▶ _Texte d'étude_
Conformément à notre habitude, et comme l'a indiqué notre collègue André Trillard, je me concentrerai quant à moi sur les crédits du renseignement, qui figurent dans l'action 3 du programme 144, et qui en représentent 20% du total, soit 268 millions d'euros de crédits de paiement. Au sein du programme 144 figurent les crédits de la DGSE et de la DPSD. La DGSE emploie environ 6 000 personnes. Elle est chargée de la sécurité extérieure ; par rapport à ses homologues internationaux, le service a pour particularité d'être intégré : il réunit le renseignement humain, technique et des moyens opérationnels. Ses missions sont connues : renseignement géopolitique, capacités de contre-espionnage, lutte contre la prolifération. Nous l'avons vu lors de la crise des attaques chimiques du régime syrien en août 2013 : c'est par exemple sur renseignement de la DGSE que la France a pu disposer de moyens d'appréciation autonomes et particulièrement étayés, que le ministre de la défense était d'ailleurs venu présenter à notre commission. Enfin, la lutte contre le terrorisme, qui est la grande priorité du moment, cela va de soi, et sur laquelle la DGSE travaille en lien extrêmement étroit avec la direction générale de la sécurité intérieure (DGSI).
La malédiction bien connue de ce service est qu'on ne parle que de ses échecs ! Or cette année, des sources de presse apparemment bien informées, qui n'ont pas été démenties, ont indiqué que c'est sur un renseignement de la DGSE qu'a pu être éliminé -par une frappe américaine- le chef des Shebabs somaliens, Ahmed Abdi GODANE, le 1er septembre dernier. Les Shebabs étaient responsables de la mort de l'otage Denis ALEX et de ses camarades venus le délivrer dans une opération tragique que nous avons déjà évoquée. Je profite de cette occasion pour rendre un hommage très appuyé aux agents de la DGSE, qui prennent des risques pour notre pays, qui savent ne pas devoir attendre de reconnaissance publique, et dont personne ne peut douter de l'augmentation de la charge de travail, les moyens augmentant sans aucun doute moins vite que les crises...
Pour revenir aux chiffres, la loi de programmation a prévu que les services de renseignement relevant du ministère de la défense devraient bénéficier de la création d'environ 300 postes sur la période. Ce sera une cinquantaine en 2015 pour la DGSE. On aura créé 616 emplois en 5 ans, et ce sont encore 284 postes qui sont attendus d'ici 2019, conformément à la priorité donnée à la fonction « connaissance et anticipation ». On ne peut donc que s'en féliciter dans le contexte actuel que connait le ministère de la défense. Les services de renseignement croissent et « repyramident », au rebours de tous les autres du ministère de la défense.
Les recrutements concernent des personnels de haut niveau. Il existe à la DGSE une diversité statutaire avec 27% de militaires, 50% de fonctionnaires civils, et 23% de contractuels. L'objectif aujourd'hui est de continuer à diversifier les profils, par des recrutements tous très spécialisés, qu'il s'agisse d'analystes, de linguistes, d'ingénieurs télécom, de crypto-mathématiciens, de techniciens du signal....

▶ _Consigne_
Écrivez la suite du texte d'étude consacré aux crédits du renseignement, en reprenant juste après sa dernière phrase.

▶ _Extrait de données_
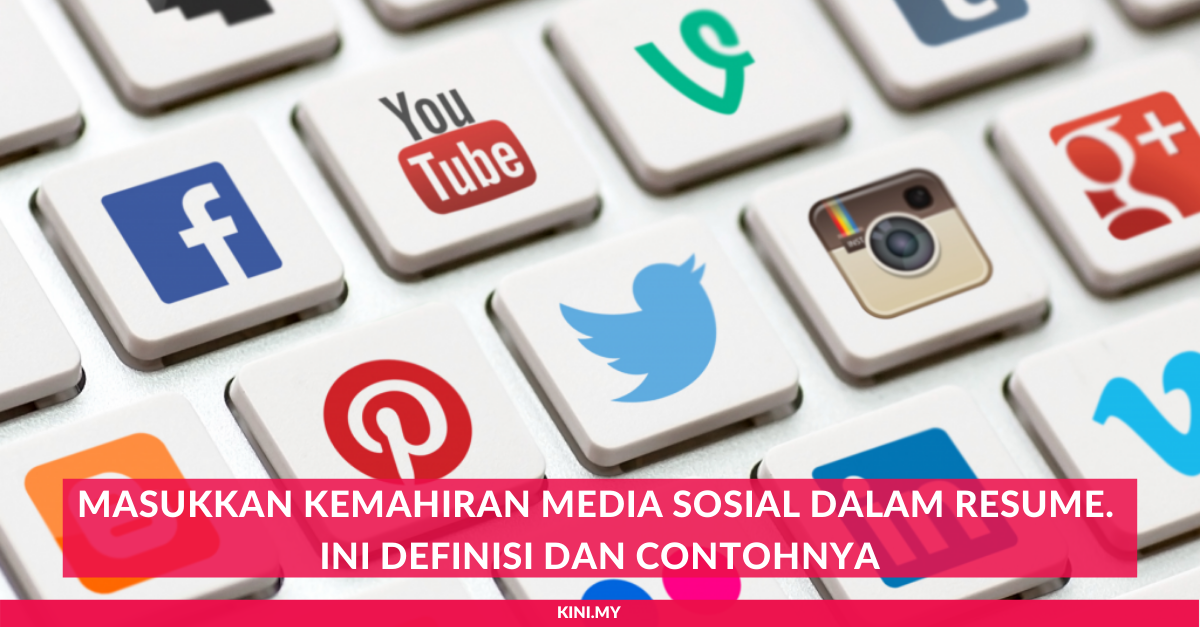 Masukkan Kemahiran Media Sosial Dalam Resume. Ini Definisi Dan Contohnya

...

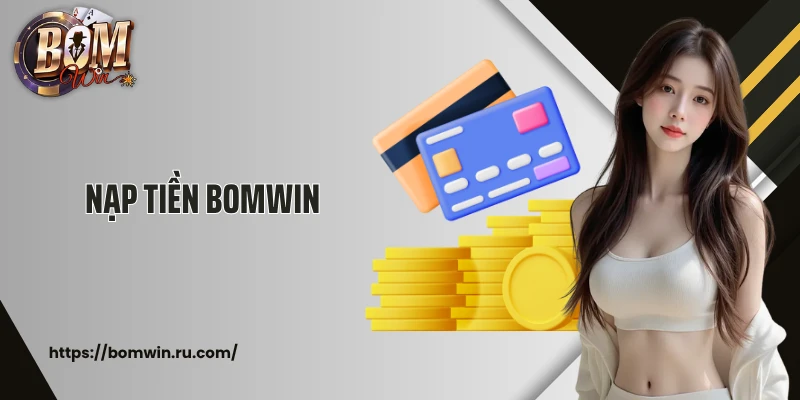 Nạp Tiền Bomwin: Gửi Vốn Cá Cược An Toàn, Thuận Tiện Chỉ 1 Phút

==

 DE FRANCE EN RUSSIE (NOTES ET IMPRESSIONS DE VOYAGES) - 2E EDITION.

▶ _Votre réponse_
En 2015, le budget de la DGSE hors crédits de personnel s'élèvera à 257 millions d'euros en crédits de paiement, contre 251 millions en 2014, soit +2,4%. L'essentiel, 219 millions d'euros, va à l'équipement. Il faut préciser, à cet égard, qu'une partie des moyens font l'objet d'une mutualisation avec les autres services de renseignement, notamment la DRM. À cette dotation, il faut ajouter la part des fonds spéciaux qui est allouée à la DGSE, leur montant total pour l'ensemble des bénéficiaires s'élevant à 50,2 millions d'euros.
Les crédits de fonctionnement de la DGSE, à 38 millions d'euros, sont en baisse, avec des économies importantes sur les frais unitaires de mission et sur le soutien. L'accroissement des frais liés à l'activité se poursuit toutefois, malgré la baisse des ratios unitaires, ce qui laisse, par déduction, entrevoir un certain accroissement du nombre de missionnaires sur les zones de crise. En résumé, le projet de budget de la DGSE pour 2015 traduit l'accentuation des moyens humains et techniques prévue par le Livre blanc de 2013. Cet effort se chiffre en dizaines de millions : il est certes significatif, il faut le saluer, mais il reste quand même modeste par rapport à l'ensemble du budget de la défense (le budget total de la DGSE représente environ 1% du budget de la défense) et il doit surtout être analysé comme un rattrapage que nous avons tous jugé nécessaire.
En matière de capacités techniques, en outre, le programme 146 « Equipement des forces » met en oeuvre des orientations de la loi de programmation militaire qui bénéficieront à la fonction connaissance et anticipation : programme de satellites d'écoute électromagnétique CERES, mise en service future des deux premiers satellites d'observation MUSIS, sans oublier naturellement les drones.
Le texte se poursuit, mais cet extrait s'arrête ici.